И тут она заплакала, схватив скомканную бумажную салфетку, она стала поочередно прижимать ее то к одному глазу, то к другому и, положив голову на руки с острыми локтями, она продолжала всхлипывать и содрогаться.

Либерман поставил свой чай и беспомощно склонился к ней.

Она извинилась за свои слезы.

- Все в порядке, - сказал он, - все хорошо.

Ничего себе.

Он отмахал семь миль через снег, только чтобы вызвать слезы у этой женщины. Неужели ему недостаточно тринадцати из семнадцати?

Вздохнув, он откинулся на спинку стула, обводя взглядом маленькую кухоньку с облупившейся желтой краской по стенам, с грудами грязной посуды и стареньким холодильником, с картонным ящиком пустых бутылок у задней двери. Четырнадцатый номер - тоже впустую.

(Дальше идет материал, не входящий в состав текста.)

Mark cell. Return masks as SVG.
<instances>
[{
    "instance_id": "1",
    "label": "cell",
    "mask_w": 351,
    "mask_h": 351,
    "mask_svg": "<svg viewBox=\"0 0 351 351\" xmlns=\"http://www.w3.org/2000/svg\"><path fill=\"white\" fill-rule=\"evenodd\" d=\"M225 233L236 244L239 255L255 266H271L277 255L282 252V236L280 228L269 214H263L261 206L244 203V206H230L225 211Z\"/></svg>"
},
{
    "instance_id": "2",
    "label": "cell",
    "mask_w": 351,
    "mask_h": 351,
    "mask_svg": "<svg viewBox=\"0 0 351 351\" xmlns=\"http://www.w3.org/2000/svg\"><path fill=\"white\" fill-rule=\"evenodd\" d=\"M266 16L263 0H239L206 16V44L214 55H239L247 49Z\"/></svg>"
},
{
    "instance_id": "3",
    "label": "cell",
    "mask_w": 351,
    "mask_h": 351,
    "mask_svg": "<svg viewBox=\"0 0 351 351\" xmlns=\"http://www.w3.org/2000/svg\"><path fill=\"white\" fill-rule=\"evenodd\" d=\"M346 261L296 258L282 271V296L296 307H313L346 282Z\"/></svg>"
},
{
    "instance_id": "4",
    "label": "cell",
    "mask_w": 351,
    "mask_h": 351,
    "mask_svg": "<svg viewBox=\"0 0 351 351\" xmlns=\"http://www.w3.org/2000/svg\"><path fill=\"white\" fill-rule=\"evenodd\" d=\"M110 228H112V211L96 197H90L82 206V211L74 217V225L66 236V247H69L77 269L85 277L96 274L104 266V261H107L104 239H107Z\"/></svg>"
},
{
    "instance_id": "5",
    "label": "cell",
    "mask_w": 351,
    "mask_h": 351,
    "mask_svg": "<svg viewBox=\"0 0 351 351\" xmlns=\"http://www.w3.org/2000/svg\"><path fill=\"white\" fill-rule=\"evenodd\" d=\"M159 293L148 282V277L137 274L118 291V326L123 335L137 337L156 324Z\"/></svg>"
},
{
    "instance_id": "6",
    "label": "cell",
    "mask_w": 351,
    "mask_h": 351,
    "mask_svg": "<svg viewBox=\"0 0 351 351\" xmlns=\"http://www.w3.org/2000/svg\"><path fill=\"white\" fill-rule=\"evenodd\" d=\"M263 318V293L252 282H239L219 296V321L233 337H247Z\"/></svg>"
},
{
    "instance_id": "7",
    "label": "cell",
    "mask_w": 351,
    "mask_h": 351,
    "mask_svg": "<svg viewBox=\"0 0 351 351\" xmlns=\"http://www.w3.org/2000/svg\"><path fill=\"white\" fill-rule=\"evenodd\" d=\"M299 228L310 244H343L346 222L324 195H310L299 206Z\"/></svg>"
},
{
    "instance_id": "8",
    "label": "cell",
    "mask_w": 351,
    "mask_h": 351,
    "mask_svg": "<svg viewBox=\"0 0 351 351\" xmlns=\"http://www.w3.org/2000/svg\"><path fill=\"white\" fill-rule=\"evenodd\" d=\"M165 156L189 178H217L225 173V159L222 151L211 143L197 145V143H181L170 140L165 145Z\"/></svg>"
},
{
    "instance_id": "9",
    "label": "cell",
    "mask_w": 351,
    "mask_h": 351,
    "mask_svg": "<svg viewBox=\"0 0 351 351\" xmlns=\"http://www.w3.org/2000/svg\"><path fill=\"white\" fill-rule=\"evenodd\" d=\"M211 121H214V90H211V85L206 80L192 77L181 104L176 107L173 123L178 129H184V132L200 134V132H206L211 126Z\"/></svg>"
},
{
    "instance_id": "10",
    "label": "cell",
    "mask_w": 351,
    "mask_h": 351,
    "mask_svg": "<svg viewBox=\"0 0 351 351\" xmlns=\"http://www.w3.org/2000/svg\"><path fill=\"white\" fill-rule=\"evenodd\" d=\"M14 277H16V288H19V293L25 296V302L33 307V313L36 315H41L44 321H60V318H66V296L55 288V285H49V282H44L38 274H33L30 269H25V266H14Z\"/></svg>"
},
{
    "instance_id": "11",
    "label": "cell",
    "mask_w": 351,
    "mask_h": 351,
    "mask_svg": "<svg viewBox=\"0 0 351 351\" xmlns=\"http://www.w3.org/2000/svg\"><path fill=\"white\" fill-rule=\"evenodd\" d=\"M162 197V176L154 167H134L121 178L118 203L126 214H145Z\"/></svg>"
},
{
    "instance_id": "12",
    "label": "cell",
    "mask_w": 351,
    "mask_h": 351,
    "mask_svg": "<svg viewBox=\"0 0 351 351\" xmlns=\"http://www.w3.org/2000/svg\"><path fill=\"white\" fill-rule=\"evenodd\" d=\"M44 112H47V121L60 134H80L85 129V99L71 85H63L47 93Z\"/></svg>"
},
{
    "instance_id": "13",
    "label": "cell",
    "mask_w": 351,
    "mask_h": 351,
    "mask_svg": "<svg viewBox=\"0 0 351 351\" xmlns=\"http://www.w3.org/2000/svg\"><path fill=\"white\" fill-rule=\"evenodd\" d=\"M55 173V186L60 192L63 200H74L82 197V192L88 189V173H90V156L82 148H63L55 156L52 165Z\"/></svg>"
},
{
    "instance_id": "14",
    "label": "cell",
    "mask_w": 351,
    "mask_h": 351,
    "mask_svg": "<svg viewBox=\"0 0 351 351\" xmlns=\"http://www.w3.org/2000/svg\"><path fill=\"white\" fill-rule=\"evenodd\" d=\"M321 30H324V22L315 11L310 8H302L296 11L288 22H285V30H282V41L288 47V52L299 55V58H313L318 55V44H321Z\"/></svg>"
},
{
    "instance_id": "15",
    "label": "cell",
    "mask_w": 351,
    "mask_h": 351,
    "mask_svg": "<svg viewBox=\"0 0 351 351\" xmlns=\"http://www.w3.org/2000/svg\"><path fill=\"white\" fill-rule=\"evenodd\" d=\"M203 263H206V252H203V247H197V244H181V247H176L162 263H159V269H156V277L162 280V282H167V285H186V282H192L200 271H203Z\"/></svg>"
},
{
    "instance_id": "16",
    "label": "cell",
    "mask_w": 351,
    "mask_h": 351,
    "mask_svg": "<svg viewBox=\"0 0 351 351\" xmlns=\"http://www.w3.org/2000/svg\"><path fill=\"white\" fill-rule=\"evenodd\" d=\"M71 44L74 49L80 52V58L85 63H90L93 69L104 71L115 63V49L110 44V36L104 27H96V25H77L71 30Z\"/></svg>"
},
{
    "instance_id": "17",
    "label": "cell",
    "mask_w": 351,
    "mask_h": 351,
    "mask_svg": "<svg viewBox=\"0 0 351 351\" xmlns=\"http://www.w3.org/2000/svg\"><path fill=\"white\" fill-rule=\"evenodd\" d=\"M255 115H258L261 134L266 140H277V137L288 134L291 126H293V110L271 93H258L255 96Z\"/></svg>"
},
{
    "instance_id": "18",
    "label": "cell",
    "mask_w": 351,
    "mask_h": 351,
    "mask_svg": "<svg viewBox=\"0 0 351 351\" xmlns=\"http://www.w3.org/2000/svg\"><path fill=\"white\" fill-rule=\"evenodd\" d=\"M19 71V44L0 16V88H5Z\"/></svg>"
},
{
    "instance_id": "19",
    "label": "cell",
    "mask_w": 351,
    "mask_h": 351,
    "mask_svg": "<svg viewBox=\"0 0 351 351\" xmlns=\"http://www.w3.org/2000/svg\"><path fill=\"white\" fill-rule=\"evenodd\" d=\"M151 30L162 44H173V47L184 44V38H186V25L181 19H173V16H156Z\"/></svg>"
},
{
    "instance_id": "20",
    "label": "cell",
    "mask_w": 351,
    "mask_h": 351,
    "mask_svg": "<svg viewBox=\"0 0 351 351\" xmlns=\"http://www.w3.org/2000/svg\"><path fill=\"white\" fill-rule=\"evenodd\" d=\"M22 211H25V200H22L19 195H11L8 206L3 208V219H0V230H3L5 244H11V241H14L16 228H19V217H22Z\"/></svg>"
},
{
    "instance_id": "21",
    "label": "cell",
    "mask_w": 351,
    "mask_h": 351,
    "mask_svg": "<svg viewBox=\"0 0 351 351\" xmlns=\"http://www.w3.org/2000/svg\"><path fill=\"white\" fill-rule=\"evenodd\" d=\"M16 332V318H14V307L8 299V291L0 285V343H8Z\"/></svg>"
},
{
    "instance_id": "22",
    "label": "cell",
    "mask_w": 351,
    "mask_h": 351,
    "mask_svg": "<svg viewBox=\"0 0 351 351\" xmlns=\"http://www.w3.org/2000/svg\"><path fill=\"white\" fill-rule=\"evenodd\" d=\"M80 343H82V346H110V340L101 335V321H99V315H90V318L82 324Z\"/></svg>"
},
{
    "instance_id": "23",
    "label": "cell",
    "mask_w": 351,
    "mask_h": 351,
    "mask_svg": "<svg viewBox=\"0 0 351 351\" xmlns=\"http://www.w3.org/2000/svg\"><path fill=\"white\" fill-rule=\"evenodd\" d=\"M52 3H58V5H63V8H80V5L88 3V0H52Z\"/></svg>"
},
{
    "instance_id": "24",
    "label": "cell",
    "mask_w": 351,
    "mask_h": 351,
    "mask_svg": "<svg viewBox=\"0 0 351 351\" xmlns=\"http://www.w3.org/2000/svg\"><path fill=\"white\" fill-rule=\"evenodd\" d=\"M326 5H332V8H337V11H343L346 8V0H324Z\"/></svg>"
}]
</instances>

- Прошу прощения, - сказала миссис Карри, вытирая нос салфеткой. Ее влажные газельи глаза покорно смотрели на Либермана.

- У меня всего лишь несколько вопросов, миссис Карри, - сказал он. - Принадлежал ли ваш муж к какой-нибудь международной организации или группе, в которую входили бы люди его возраста?

Положив салфетку на стол, она покачала головой.

- Разве что к каким-то американским группам, - сказала она. - Легион, Ветераны Америки, Ротари - да, вот это международная. Ротари-Клуб. Это единственная.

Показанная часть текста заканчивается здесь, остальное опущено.